Nu de rechtbank concludeert dat de beperking van het recht op effectieve rechtsbescherming niet gerechtvaardigd is, verklaart de rechtbank artikel 22a, derde lid, van de RWN onverbindend wegens strijdigheid met het Unierecht, in het bijzonder artikel 47 van het Handvest. Dit houdt in dat er geen wettelijke grondslag is voor de ingediende beroepschriften. De rechtbank zal de beroepschriften dan ook niet-ontvankelijk verklaren.

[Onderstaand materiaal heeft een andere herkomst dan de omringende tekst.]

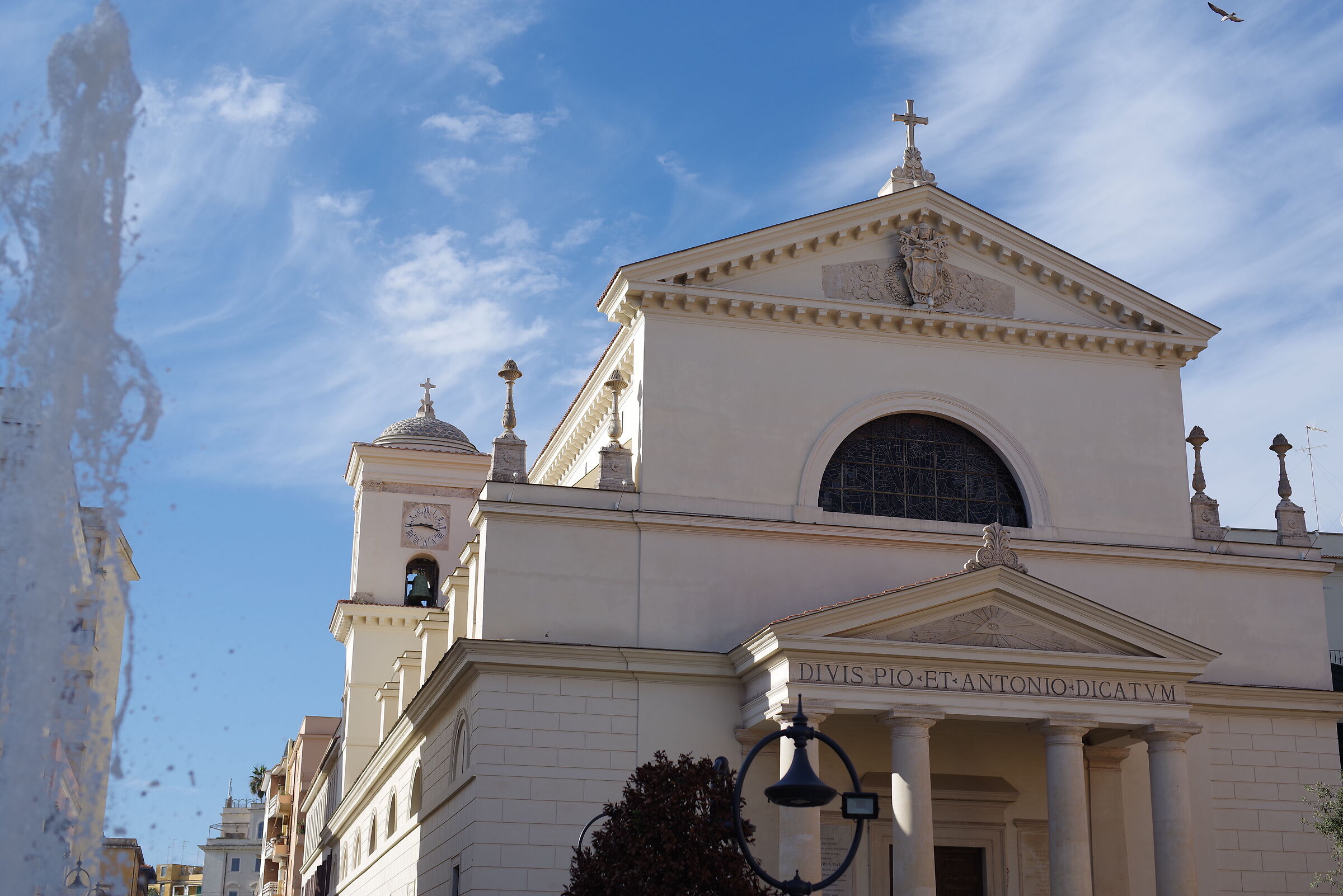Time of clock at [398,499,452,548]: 3:44
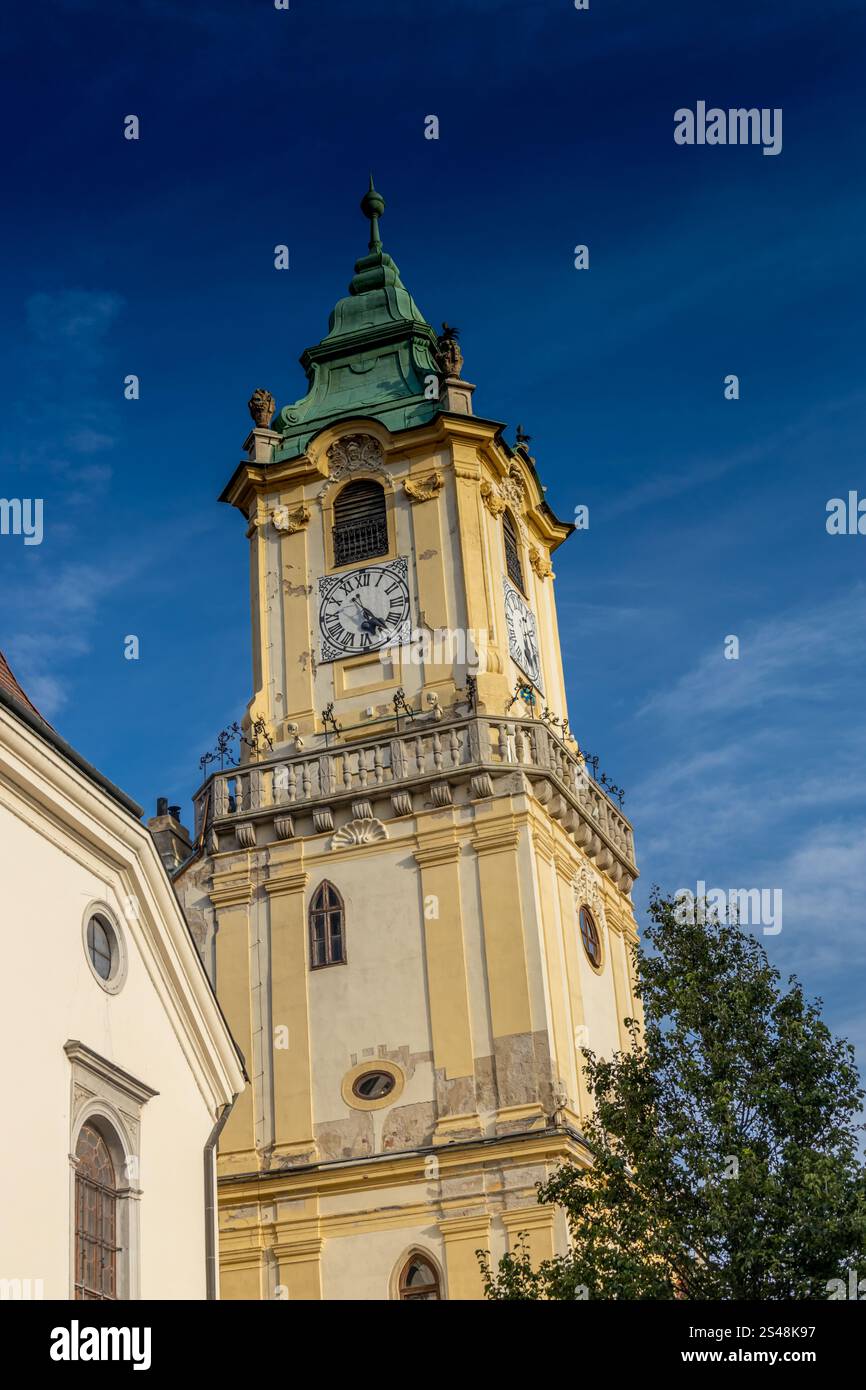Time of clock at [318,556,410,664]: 5:23
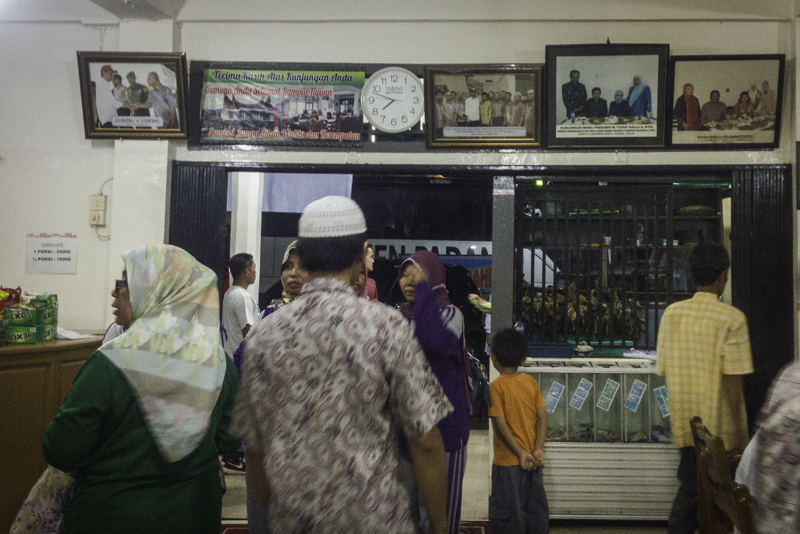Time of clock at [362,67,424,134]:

9. De rechtbank veroordeelt verweerder in de proceskosten. Deze kosten stelt de rechtbank op grond van het Besluit proceskosten bestuursrecht voor de door een derde beroepsmatig verleende rechtsbijstand vast op € 1002,- (1 punt voor het indienen van het beroepschrift, 1 punt voor het verschijnen ter zitting, met een waarde per punt van € 501,- en een wegingsfactor 1). Hierbij neemt de rechtbank in aanmerking dat het gaat om samenhangende zaken, die ingevolge artikel 3, eerste lid, van het Besluit proceskosten bestuursrecht, als één zaak worden beschouwd. Omdat voor Z een toevoeging is verleend, moet verweerder de proceskostenvergoeding betalen aan de raadsman.
Beslissing
De rechtbank :
- -
-
verklaart de beroepen niet-ontvankelijk;
- -
-
veroordeelt verweerder in de proceskosten tot een bedrag van € 1002,-.
Deze uitspraak is gedaan door mr. G.P. Kleijn, voorzitter, en mr. G. van Zeben-de Vries en mr. M. Soffers, leden, in aanwezigheid van mr. M. Tijsma, griffier. De beslissing is in het openbaar uitgesproken op 26 juni 2018.